Re: [PATCH 2/4] mm: introduce external memory hinting API

From: Kirill Tkhai
Date: Wed Jan 15 2020 - 04:39:11 EST


On 14.01.2020 22:12, Minchan Kim wrote:
> On Tue, Jan 14, 2020 at 11:39:28AM +0300, Kirill Tkhai wrote:
>> On 13.01.2020 22:18, Daniel Colascione wrote:
>>> On Mon, Jan 13, 2020, 12:47 AM Kirill Tkhai <ktkhai@xxxxxxxxxxxxx> wrote:
>>>>> +SYSCALL_DEFINE5(process_madvise, int, pidfd, unsigned long, start,
>>>>> + size_t, len_in, int, behavior, unsigned long, flags)
>>>>
>>>> I don't like the interface. The fact we have pidfd does not mean,
>>>> we have to use it for new syscalls always. A user may want to set
>>>> madvise for specific pid from console and pass pid as argument.
>>>> pidfd would be an overkill in this case.
>>>> We usually call "kill -9 pid" from console. Why shouldn't process_madvise()
>>>> allow this?
>>>
>>> All new APIs should use pidfds: they're better than numeric PIDs
>>
>> Yes
>>
>>> in every way.
>>
>> No
>>
>>> If a program wants to allow users to specify processes by
>>> numeric PID, it can parse that numeric PID, open the corresponding
>>> pidfd, and then use that pidfd with whatever system call it wants.
>>> It's not necessary to support numeric PIDs at the system call level to
>>> allow a console program to identify a process by numeric PID.
>>
>> No. It is overkill. Ordinary pid interfaces also should be available.
>> There are a lot of cases, when they are more comfortable. Say, a calling
>> of process_madvise() from tracer, when a tracee is stopped. In this moment
>> the tracer knows everything about tracee state, and pidfd brackets
>> pidfd_open() and close() around actual action look just stupid, and this
>> is cpu time wasting.
>>
>> Another example is a parent task, which manages parameters of its children.
>> It knows everything about them, whether they are alive or not. Pidfd interface
>> will just utilize additional cpu time here.
>>
>> So, no. Both interfaces should be available.
>
> Sounds like that you want to support both options for every upcoming API
> which deals with pid. I'm not sure how it's critical for process_madvise
> API this case. In general, we sacrifice some performance for the nicer one
> and later, once it's reported as hurdle for some workload, we could fix it
> via introducing new flag. What I don't like at this moment is to make
> syscall complicated with potential scenarios without real workload.

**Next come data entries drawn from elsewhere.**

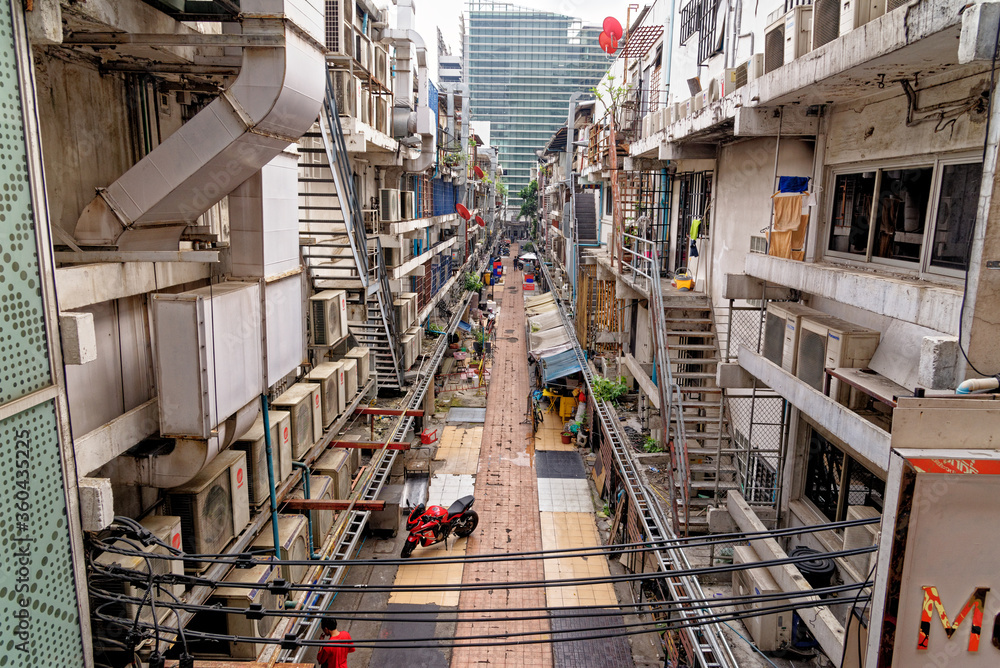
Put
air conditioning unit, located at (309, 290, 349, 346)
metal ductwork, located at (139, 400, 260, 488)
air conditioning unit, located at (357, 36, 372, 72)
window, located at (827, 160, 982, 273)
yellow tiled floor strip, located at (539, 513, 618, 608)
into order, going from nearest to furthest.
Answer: metal ductwork, located at (139, 400, 260, 488) → window, located at (827, 160, 982, 273) → air conditioning unit, located at (309, 290, 349, 346) → yellow tiled floor strip, located at (539, 513, 618, 608) → air conditioning unit, located at (357, 36, 372, 72)

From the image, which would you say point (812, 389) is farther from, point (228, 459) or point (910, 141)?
point (228, 459)

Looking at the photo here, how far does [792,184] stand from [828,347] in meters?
3.24

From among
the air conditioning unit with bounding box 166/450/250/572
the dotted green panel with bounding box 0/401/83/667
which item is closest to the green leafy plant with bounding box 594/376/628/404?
the air conditioning unit with bounding box 166/450/250/572

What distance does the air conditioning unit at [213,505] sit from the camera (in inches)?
256

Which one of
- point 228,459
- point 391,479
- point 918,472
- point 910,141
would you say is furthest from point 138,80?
point 391,479

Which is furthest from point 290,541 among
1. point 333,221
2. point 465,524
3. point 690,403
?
point 465,524

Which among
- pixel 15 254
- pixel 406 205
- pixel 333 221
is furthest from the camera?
pixel 406 205

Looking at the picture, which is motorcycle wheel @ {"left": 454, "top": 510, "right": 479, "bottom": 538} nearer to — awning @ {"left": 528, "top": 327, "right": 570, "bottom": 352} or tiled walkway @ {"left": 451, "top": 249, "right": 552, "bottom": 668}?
tiled walkway @ {"left": 451, "top": 249, "right": 552, "bottom": 668}

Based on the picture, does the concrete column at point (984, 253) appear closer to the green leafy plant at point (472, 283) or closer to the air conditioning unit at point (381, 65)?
the air conditioning unit at point (381, 65)

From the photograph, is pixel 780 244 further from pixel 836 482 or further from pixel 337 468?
pixel 337 468

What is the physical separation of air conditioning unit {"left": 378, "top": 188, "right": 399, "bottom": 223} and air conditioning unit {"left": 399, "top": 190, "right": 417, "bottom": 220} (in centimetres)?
160

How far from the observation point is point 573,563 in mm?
15531

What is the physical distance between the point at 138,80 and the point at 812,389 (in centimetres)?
821

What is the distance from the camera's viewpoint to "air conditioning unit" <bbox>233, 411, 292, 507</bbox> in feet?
25.7
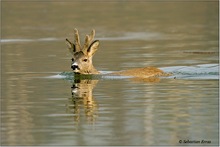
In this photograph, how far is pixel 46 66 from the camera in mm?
26344

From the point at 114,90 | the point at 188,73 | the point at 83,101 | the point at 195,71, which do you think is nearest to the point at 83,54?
the point at 114,90

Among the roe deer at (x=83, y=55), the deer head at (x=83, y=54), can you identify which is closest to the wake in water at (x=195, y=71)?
the roe deer at (x=83, y=55)

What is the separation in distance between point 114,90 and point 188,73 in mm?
3508

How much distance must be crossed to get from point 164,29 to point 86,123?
2694 centimetres

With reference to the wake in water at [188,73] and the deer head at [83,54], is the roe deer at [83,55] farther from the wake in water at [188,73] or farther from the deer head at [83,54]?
the wake in water at [188,73]

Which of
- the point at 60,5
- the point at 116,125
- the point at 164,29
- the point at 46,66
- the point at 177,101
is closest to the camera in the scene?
the point at 116,125

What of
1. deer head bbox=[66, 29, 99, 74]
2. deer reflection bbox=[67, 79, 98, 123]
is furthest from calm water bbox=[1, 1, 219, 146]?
deer head bbox=[66, 29, 99, 74]

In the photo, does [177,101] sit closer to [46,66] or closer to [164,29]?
[46,66]

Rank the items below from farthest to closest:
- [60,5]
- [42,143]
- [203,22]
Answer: [60,5], [203,22], [42,143]

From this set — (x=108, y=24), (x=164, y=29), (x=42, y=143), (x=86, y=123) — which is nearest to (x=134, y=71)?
(x=86, y=123)

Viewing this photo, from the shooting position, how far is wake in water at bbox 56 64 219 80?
893 inches

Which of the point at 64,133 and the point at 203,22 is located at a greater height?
the point at 203,22

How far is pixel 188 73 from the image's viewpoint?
23.2m

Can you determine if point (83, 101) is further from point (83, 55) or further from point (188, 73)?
point (188, 73)
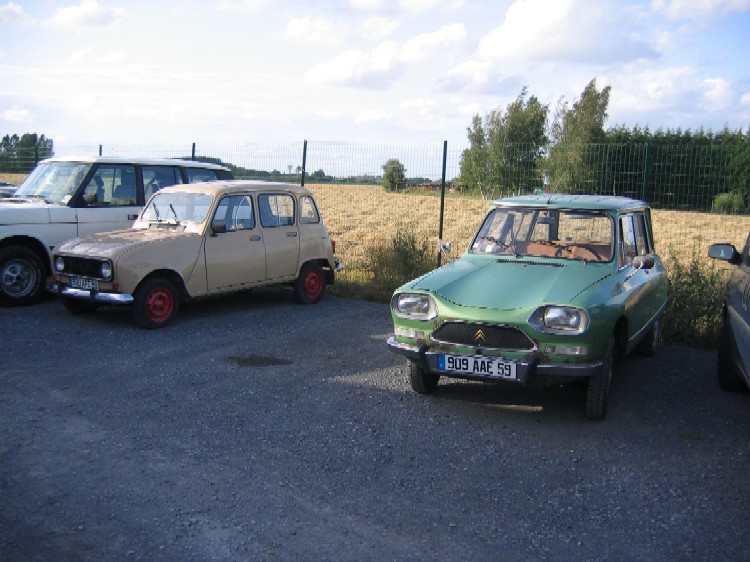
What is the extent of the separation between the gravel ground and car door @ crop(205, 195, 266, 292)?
1493 millimetres

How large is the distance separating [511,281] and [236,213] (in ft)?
15.4

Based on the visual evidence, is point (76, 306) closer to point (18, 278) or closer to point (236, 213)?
point (18, 278)

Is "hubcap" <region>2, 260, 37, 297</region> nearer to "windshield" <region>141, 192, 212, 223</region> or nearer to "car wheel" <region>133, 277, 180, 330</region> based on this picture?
"windshield" <region>141, 192, 212, 223</region>

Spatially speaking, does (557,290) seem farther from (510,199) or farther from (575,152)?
(575,152)

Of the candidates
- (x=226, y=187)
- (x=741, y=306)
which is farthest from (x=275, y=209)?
(x=741, y=306)

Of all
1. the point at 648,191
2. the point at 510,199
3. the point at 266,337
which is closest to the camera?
the point at 510,199

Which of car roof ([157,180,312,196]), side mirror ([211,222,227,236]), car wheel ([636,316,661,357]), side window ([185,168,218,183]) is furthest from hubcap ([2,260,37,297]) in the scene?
car wheel ([636,316,661,357])

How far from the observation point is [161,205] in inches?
383

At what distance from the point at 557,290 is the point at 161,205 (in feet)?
19.7

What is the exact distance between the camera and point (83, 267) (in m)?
8.66

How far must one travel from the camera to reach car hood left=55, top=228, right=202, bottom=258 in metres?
8.52

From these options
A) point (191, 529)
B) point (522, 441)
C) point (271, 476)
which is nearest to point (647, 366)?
point (522, 441)

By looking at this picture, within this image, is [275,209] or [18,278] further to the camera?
[275,209]

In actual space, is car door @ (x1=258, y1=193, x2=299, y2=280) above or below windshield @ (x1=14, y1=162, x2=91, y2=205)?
below
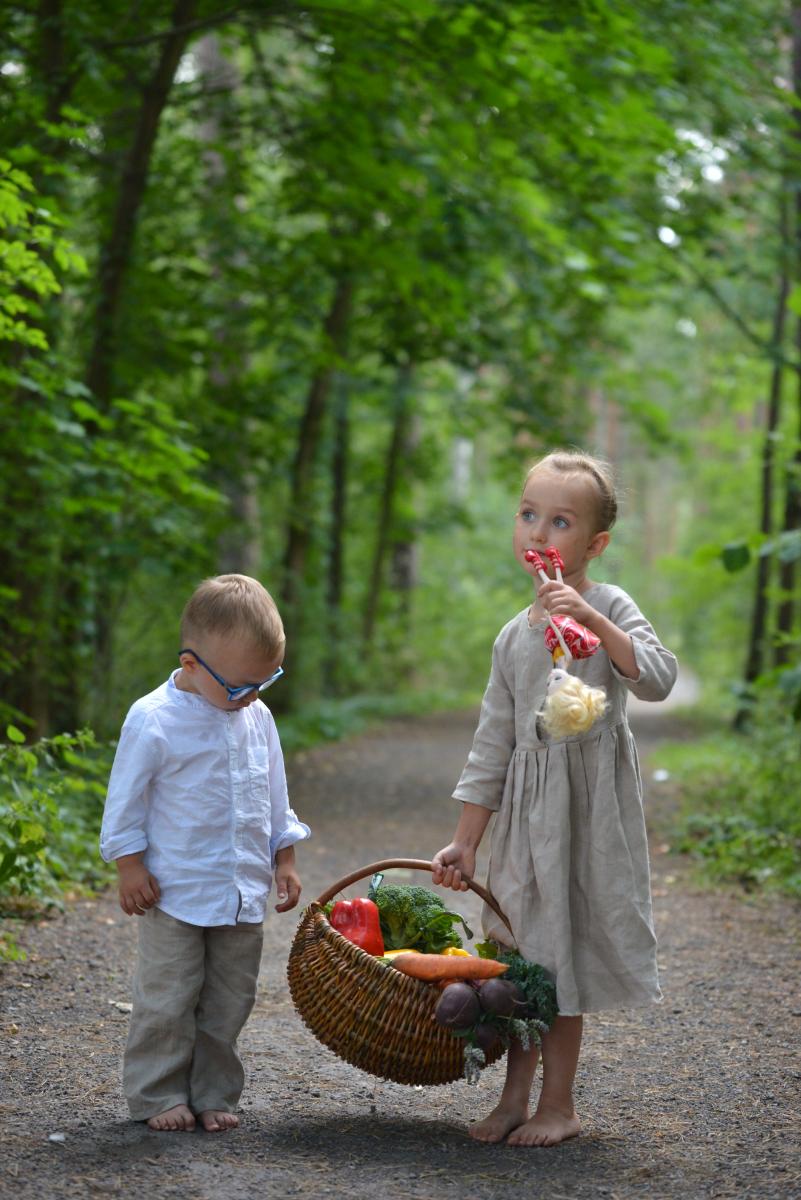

Yes, I suggest allowing both options for every new process api. This may be
performance-critical for some workloads. Say, CRIU may exercise a lot of
inter-process calls during container restore and additional system calls
will slow down online migration. And there should be many another examples.

At least you have to call the first argument in more generic way from the start.
Not "int pidfd", but something like "idtype_t id" instead. This allows to extend
it in the future.

Kirill